Qatar's foreign minister on Wednesday accused four Arab neighbours, Saudi Arabia, the United Arab Emirates (UAE), Egypt and Bahrain of "clear aggression" against his country as his counterparts met in Cairo to weigh further measures against the Gulf country.
Sheikh Mohammed bin Abdulrahman al Thani said charges cited by Saudi Arabia, Bahrain, UAE and Egypt in cutting diplomatic and transport links a month ago "were clearly designed to create anti-Qatar sentiment in the west". The four Arab states broke off diplomatic and transport ties with Qatar on June 5, accusing it of aiding terrorism.
Qatar denies the charges.
The rift between Qatar and its Gulf neighbours has aroused deep concern among Western allies who see the region's ruling dynasties as key partners in energy and defence.
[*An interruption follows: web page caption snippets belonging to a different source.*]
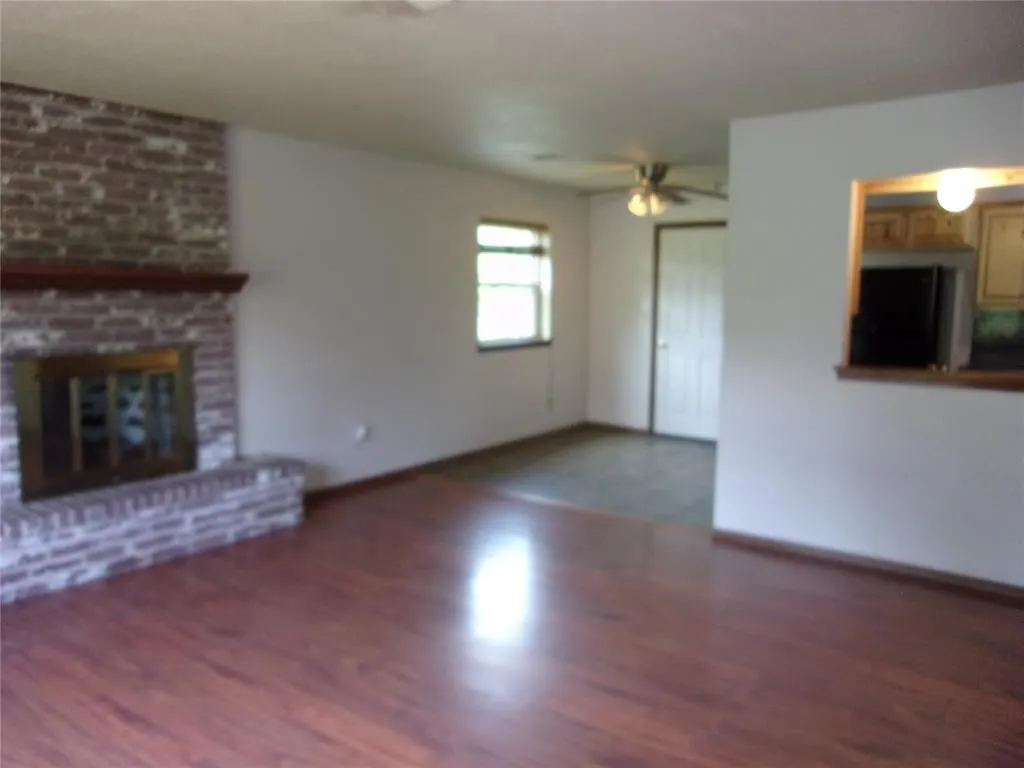 Photo 9 — 113 Hardesty Drive, Shawnee, OK 74804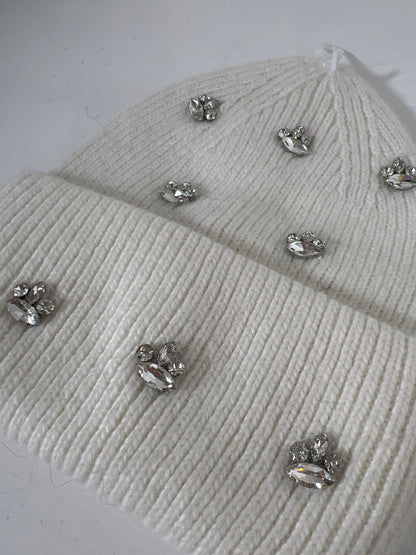 Nueva Vida - Cappello Swar Laila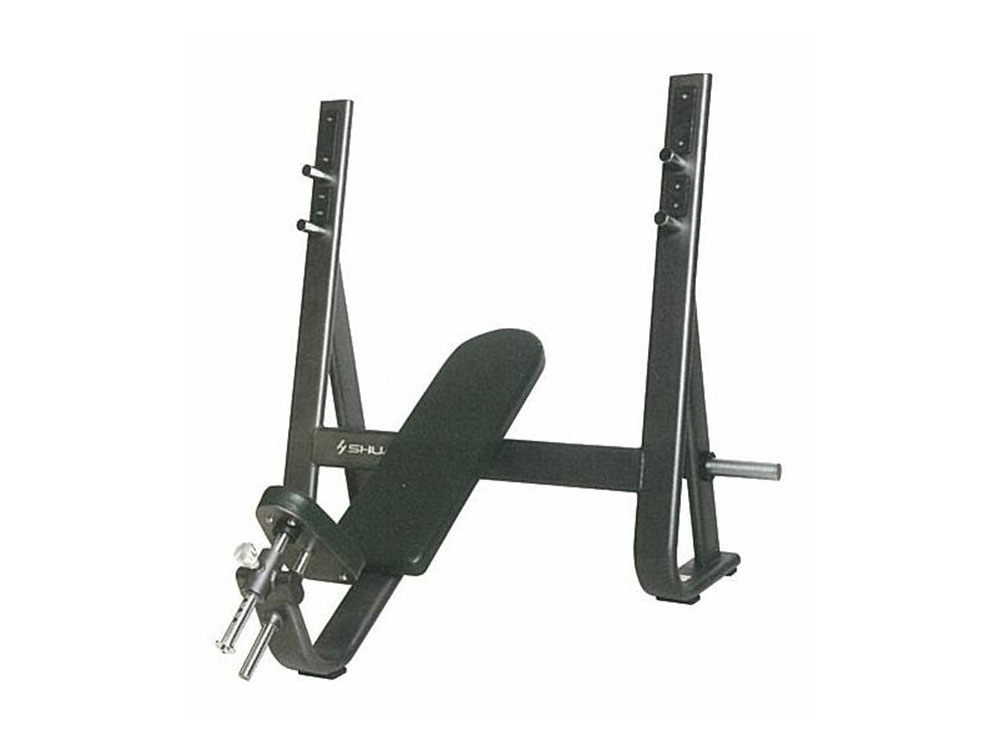 ���A��SHUA��SH-6873 �W��ƥ����б���e��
US President Donald Trump urged a resolution to the Qatar diplomatic crisis in a telephone call on Wednesday with Egyptian President Abdel Fattah al Sisi, the White House said.
"Qatar continues to call for dialogue despite the violation of international laws and regulations, despite the separation of 12,000 families, despite the siege that is a clear aggression and an insult to all international treaties, bodies, and jurisdictions," Thani said at a press conference at London's Chatham House think-tank.
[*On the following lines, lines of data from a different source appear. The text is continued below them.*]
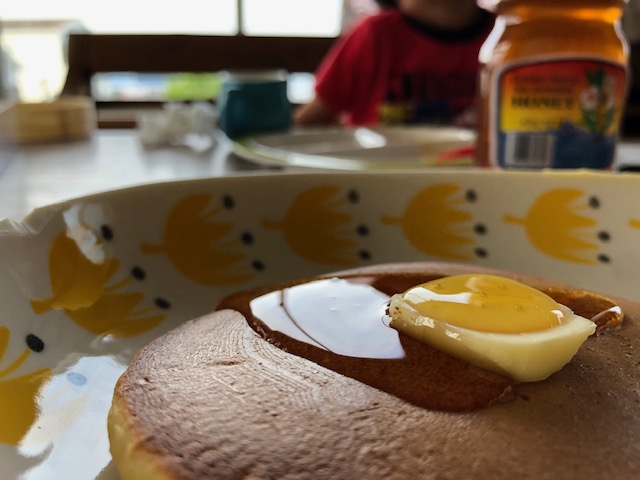 20190520_2842427.jpg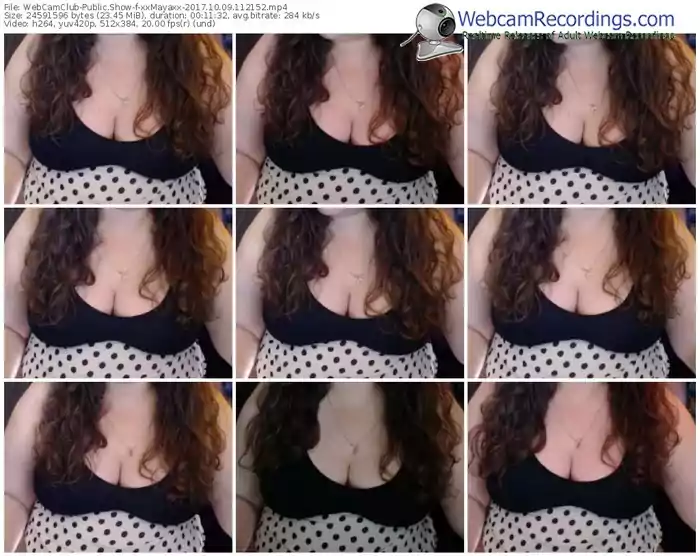 webcamclub-xxmayaxx-webcam-show-10_09_2017-11_21_52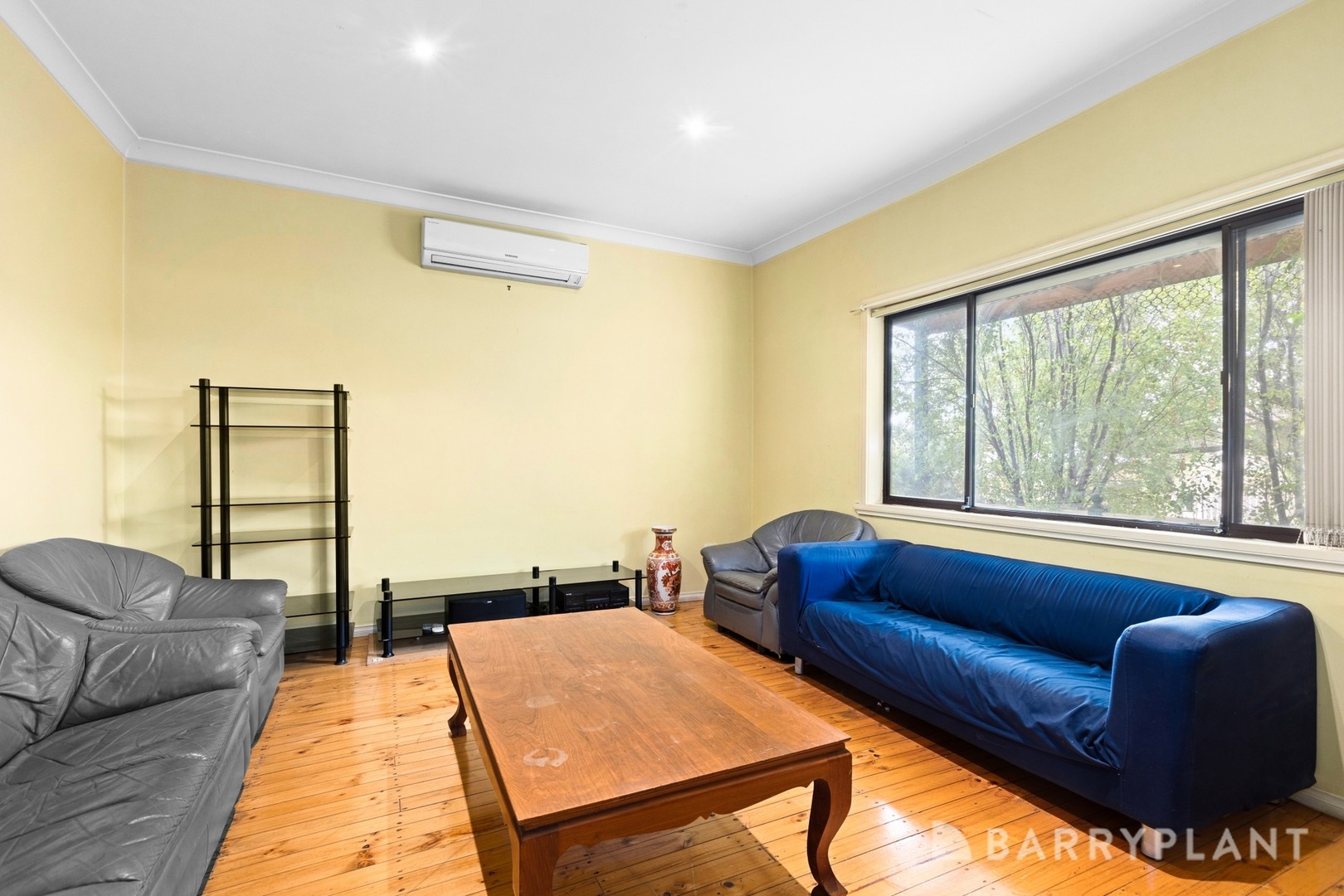 435 Camp Road, Broadmeadows, VIC 3047, Broadmeadows - Thumbnail 6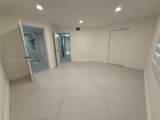 9405 Fontainebleau Blvd - Photo 26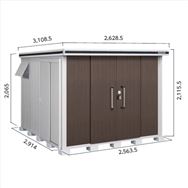 hu@G@klc|QTQX@ISt@HtpbN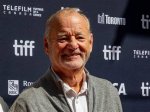 Unraveling the Mystery: Is Actor Bill Murray Really Dead?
Blockade driven by Saudi and UAE
"We believe that this entire campaign is merely driven by Saudi Arabia and the United Arab Emirates and these are the countries that we need to engage to find out what are the real problems and what are the real grievances," Thani said.
"Reading between the lines, the blockading countries were demanding that we have to surrender our sovereignty to end the siege, something which ... Qatar will never do," he said.
The Qatari minister suggested he saw little hope of a rapid reconciliation and that his country was preparing for a more protracted rift.
"What we've done in the last few weeks is develop different alternatives to ensure the supply chain for the country is not cut off."
He looked ahead to the soccer world cup that Qatar does not host until 2022. "Even if the blockade is lifted, we have to rely on ourselves and ensure we deliver a World Cup that is attractive to the world."
Responding to the accusation that it was now too close to regional rival Iran, he said Doha had to live alongside Tehran since the two states shared a gas field.
As Sheikh Mohammed spoke, foreign ministers of Saudi Arabia, UAE, Egypt, and Bahrain on Wednesday were meeting in Cairo to consider Qatar's response to 13 demands they have made in return for ending sanctions.
The Arab countries demands include Qatar curtailing its support for the Muslim Brotherhood, shutting down the pan-Arab al Jazeera TV channel, closing down a Turkish military base and downgrading its ties with regional arch-rival Iran.
Qatari officials say the Gulf states' demands are so stiff they suspect they were never seriously meant for negotiation.
The sanctions have clearly taken a toll. Thani said shipping costs were now ten times higher as a result.
But Qatar has also made clear that it is preparing for a more protracted dispute.
Doha announced on Tuesday it planned to raise Liquified Natural Gas (LNG) production capacity by 30 percent in the next five years.
If its response to the demands fails to satisfy the Arab states meeting in Cairo, Qatar could be isolated or excluded from the Gulf Cooperation Council (GCC), a regional economic and security cooperation body founded in 1981.